El filósofo Ludwig Wittgenstein intentó toda su vida demostrar que los problemas filosóficos no existían, que no eran más que falsos problemas. El sentido del problema filosófico fue el primer camino escogido por Wittgenstein; si una pregunta no puede tener una solución, no tiene sentido; si algo es a la vez una cosa y la contraria, tampoco; si decimos que tal cosa es tal cosa, ¿qué decimos? Nada. Etcétera. El resultado fue un libro con un título que tira para atrás: «Tractatus Logico-Philosophicus», tan complejo como bellísimo. Ganó el doctorado con este libro como tesis, pero los miembros del tribunal de Cambridge reconocieron que no habían entendido nada de lo que les había dicho el austríaco.

Luego, años más tarde, descubrió que los tiros no iban por ahí. Descubrió que los problemas filosóficos son, en verdad, problemas del lenguaje. Es decir, que son un problema porque yo digo una cosa y tú interpretas otra o porque la palabra y su significado no vienen de acuerdo. Lo dejó escrito en otro libro magnífico, «Investigaciones filosóficas», y aquí es donde quería yo llegar. Porque, en un momento de su disertación, compara el lenguaje con una ciudad, y esa ciudad podría ser Barcelona.

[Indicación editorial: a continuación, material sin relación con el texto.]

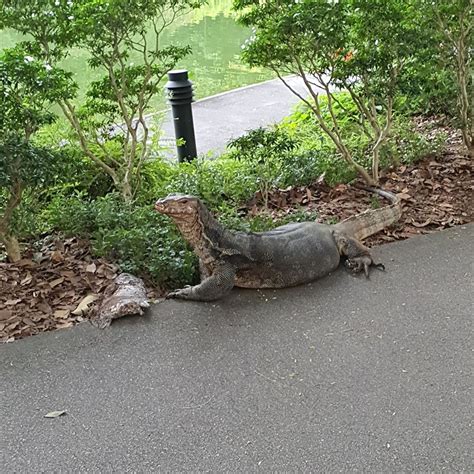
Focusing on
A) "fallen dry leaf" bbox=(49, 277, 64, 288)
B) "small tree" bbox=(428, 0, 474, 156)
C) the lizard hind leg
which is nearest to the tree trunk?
"fallen dry leaf" bbox=(49, 277, 64, 288)

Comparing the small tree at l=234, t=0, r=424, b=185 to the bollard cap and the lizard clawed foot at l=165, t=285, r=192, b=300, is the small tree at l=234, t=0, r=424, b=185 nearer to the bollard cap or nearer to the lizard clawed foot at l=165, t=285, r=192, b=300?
the bollard cap

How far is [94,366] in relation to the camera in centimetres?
320

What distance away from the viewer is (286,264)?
389cm

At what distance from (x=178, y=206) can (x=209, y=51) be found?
9.01 metres

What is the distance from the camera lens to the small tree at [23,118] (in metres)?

En Barcelona, como en cualquier lenguaje, podemos descubrir sus raíces históricas e ir más allá. Con un plano de Barcelona en la mano, podríamos señalar el «cardus» y el «decumanus» de la antigua Barcino, reseguir el trazado de las murallas tanto medievales como modernas, su derribo y el plan del Ensanche… Podremos ver como la ciudad, como tantas lenguas, «se come» a otras más pequeñas y las convierte en propias. Ahí están Gràcia, Sant Andreu del Palomar, Sants, Sant Martí, Sant Gervasi… Finalmente, es muy fácil señalar con el dedo en el mapa el resultado del desarrollismo franquista, comedero de especuladores, o la Barcelona olímpica. Si nos alejamos un poco más, descubriremos la Gran Barcelona, esa realidad metropolitana que va más allá de un municipio.

La metáfora funciona muy bien. Vemos que un lenguaje conserva algunas estructuras primigenias, se apropia de otras, crece, recibe influencias del exterior, que asimila, se transforma y todo eso deja huella, así como la ciudad conserva viejas calles y edificios, se expande y recibe en su seno nuevos habitantes, que pueden venir de aquí al lado como de la otra punta del mundo. Por eso una ciudad viva y dinámica es cosmopolita o no es. Una ciudad que se mira al ombligo está en franca decadencia, envejece, muere.

Leí hace poco que el crecimiento demográfico de Cataluña entre 1911 y 1940 se debió principalmente a la inmigración de la década de 1920. En 1940, uno de cada tres catalanes no había nacido en Cataluña. En las décadas de 1950 y 1960 hubo otra fuerte corriente migratoria. En la década de 1990, de nuevo uno de cada tres catalanes no había nacido en Cataluña. Hoy, esa cifra se ha reducido hasta uno de cada seis. Si no hubiéramos recibido y acogido a tanta gente a lo largo del siglo XX, la población catalana hoy apenas superaría el millón de habitantes.

Casi toda esa corriente migratoria se concentró en la región metropolitana de Barcelona. Puede afirmarse que los catalanes nacidos en las zonas rurales del país o nacidos en cualquier otra parte de España o del extranjero son los padres o abuelos de más de nueve de cada diez barceloneses. Se dice pronto. Son también el origen y fundamento de nuestra riqueza cultural y económica.

Ahora que vienen elecciones municipales, sería interesante ver qué proponen los candidatos para que Barcelona sea una lengua que podamos compartir todos, en el sentido metafórico. Es decir, una ciudad en la que la renta no sea causa de discriminación en los servicios públicos; una ciudad donde se haga realidad la utópica construcción de vivienda social digna; una ciudad donde los barrios estén bien comunicados entre sí y la ciudad con sus alrededores mediante transporte público eficiente y accesible; una ciudad acogedora; etcétera.

Lo de la lengua que podamos compartir todos entendida ahora como lenguaje que hablamos es asignatura pendiente que dejo para otra ocasión. Porque el tema me aburre y hay días en que me desagrada. El identitarismo de algunos ha conseguido despertar fanatismos y antipatías y la lengua se ha convertido en elemento de discriminación, en vez de ser lugar de encuentro. También sería interesante ver qué dicen sobre esto los candidatos, pero no me hago ilusiones de descubrir inteligencia en sus respuestas.